The rupture with reality is complete when Toine is asked to hatch the eggs. A plausible situation becomes fantastical, and the resulting confusion of the reader reflects that of the villagers. This blurring of the line between the possible and the impossible creates a liminal space in which the reader can create a new ‘truth’ or understanding of the world.

The concluding scene invites the reader to contemplate a reality outside of common experience. The protagonist has come to terms with his fate, yet the reader remains unsure of the outcome. Accustomed to the short story format, which traditionally propels the narrative towards closure, the reader is left perplexed and forced to examine why it is difficult to appreciate the character’s happiness. Ultimately, the innkeeper is imprisoned in a hell of his and his puritanical wife’s making. Moreover, all those around him are both products of and fodder for his insatiable pursuit of pleasure and her determination to control this weakness. Even Prosper Horsville falls victim to Toine, the progenitor of all his gendres, for his cleverness has turned him into yet another of Toine’s chicks. The characters in Maupassant’s looking glass are both victims and perpetrators of the violence done to them, and as their doubles his readers must re-evaluate their conception of reality.

2 thoughts on “The Uncanny in Guy de Maupassant’s Toine

  1. As a reader one of the things that interested me the most about this story was the ability of Maupassant to keep my perception about Toine and his wife consistent throughout the whole story. Even when after Toine’s attack I never felt revulsion towards him or perceived him as a pathetic character, he kept being likeable, the fact that most of the town’s peasants kept visiting him supports this idea. Furthermore, I believe this consistent treatment of the characters allows for the ending to be as strong as it is. The reader roots for Toine through the whole story and in the end even in his poor condition he manages to achieve happiness, one that his wife was always jealous of and a reality that adds to the profound irony of the ending.

  2. “. The unfortunate innkeeper has become a rather pathetic figure, inspiring both sympathy and revulsion. This ambivalence undermines a binary world of good and evil, and reflects the ambiguity of social mores. In this way, the text presents a mirror (the same yet different) image of the world that challenges the reader’s perception of reality. As a result, the reader participates actively in the narrative in an effort to interpret the text.”

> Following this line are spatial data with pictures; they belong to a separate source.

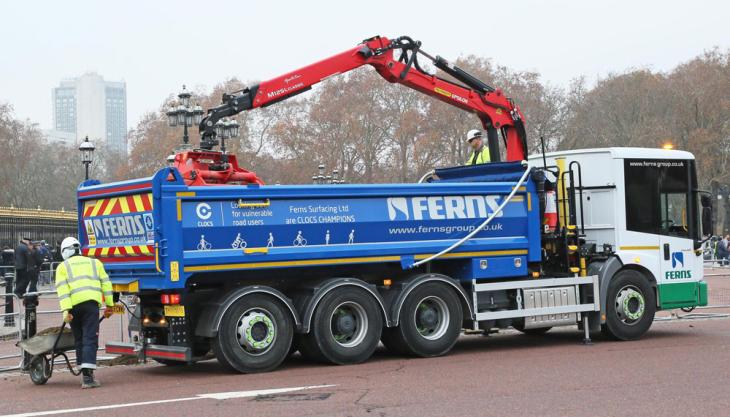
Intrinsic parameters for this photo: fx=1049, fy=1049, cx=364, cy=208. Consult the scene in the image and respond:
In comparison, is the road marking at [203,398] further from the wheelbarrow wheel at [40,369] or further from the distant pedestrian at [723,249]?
the distant pedestrian at [723,249]

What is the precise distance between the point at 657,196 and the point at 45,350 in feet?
30.5

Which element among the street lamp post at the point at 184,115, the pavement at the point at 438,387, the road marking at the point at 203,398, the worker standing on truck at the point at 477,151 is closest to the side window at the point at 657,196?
the pavement at the point at 438,387

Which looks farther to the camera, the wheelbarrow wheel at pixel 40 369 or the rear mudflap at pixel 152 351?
the rear mudflap at pixel 152 351

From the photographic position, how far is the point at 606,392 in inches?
399

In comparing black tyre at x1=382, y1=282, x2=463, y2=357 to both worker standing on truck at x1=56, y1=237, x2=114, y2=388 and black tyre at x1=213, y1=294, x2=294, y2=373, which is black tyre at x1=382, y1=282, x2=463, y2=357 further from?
worker standing on truck at x1=56, y1=237, x2=114, y2=388

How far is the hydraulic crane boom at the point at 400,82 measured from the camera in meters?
14.4

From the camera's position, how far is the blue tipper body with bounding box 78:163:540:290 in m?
12.0

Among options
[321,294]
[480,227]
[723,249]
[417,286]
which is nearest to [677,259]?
[480,227]

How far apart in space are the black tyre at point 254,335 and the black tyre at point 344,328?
1.25 feet

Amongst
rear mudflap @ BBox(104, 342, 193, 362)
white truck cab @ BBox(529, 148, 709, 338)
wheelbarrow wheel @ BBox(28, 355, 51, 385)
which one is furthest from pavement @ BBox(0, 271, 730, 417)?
white truck cab @ BBox(529, 148, 709, 338)

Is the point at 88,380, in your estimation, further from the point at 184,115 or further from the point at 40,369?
the point at 184,115

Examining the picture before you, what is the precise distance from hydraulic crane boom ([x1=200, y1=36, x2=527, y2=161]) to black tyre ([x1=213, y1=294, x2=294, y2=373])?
245cm

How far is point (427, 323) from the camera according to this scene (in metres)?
13.8

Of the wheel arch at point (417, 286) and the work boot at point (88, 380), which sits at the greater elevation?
the wheel arch at point (417, 286)
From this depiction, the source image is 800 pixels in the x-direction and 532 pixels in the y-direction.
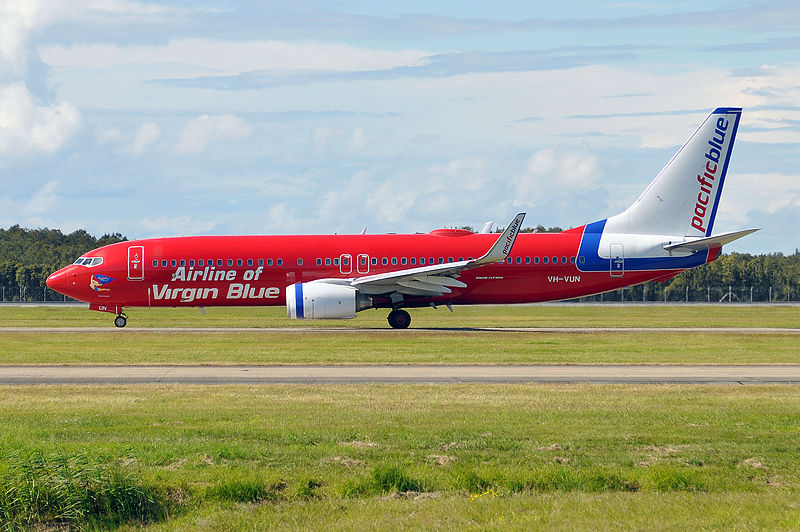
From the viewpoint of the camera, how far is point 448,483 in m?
12.9

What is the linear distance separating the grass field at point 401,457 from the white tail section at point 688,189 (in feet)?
76.6

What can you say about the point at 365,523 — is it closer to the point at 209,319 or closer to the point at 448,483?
the point at 448,483

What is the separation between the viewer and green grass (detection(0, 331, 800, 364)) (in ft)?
95.9

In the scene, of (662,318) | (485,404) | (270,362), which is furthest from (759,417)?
(662,318)

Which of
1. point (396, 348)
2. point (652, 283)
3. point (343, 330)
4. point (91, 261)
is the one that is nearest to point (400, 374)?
point (396, 348)

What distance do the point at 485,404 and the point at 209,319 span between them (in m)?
38.1

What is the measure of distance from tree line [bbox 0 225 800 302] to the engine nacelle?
49.1 meters

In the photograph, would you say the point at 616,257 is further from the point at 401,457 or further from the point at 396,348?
the point at 401,457

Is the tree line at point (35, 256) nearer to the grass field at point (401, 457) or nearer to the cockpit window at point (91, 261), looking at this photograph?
the cockpit window at point (91, 261)

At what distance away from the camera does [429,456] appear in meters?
14.2

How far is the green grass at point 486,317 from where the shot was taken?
4919 centimetres

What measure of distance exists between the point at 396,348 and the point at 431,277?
9901 mm

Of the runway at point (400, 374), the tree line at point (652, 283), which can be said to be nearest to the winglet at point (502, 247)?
the runway at point (400, 374)

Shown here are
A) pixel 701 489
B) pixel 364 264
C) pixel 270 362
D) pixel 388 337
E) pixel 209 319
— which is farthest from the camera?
pixel 209 319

    Yes, this seems very true. I think Rastier says the same thing: the reader can’t get a single harmonious interpretation, so the text becomes a “chew toy” — something we just can’t let go of.

    ” Even Prosper Horsville falls victim to Toine, the progenitor of all his gendres, for his cleverness has turned him into yet another of Toine’s chicks. ”

    There is definitely a renewed collusion between Toine and his domino friend, but I see it more as an inversion of their former relation: Toine would extract a laugh from your belly, now he replaces that laugh with real food. So the fox gets his chick (that is one subtext), and Toine becomes like his wife, furnishing something that does not evaporate like alcohol or a laugh — something that is truly “nothing better for your body” (which he says of his brandy, but we see in the story that it is false).

    That “fried chick” is a very interesting symbol. As I mentioned at Olga’s blog, I tend to read it with the backdrop of Magic Mountain’s “Snow” scene (though I am guilty here of an interpretative “fuite en avant”…..); the chicks will be eaten, like the baby in Magic Mountain.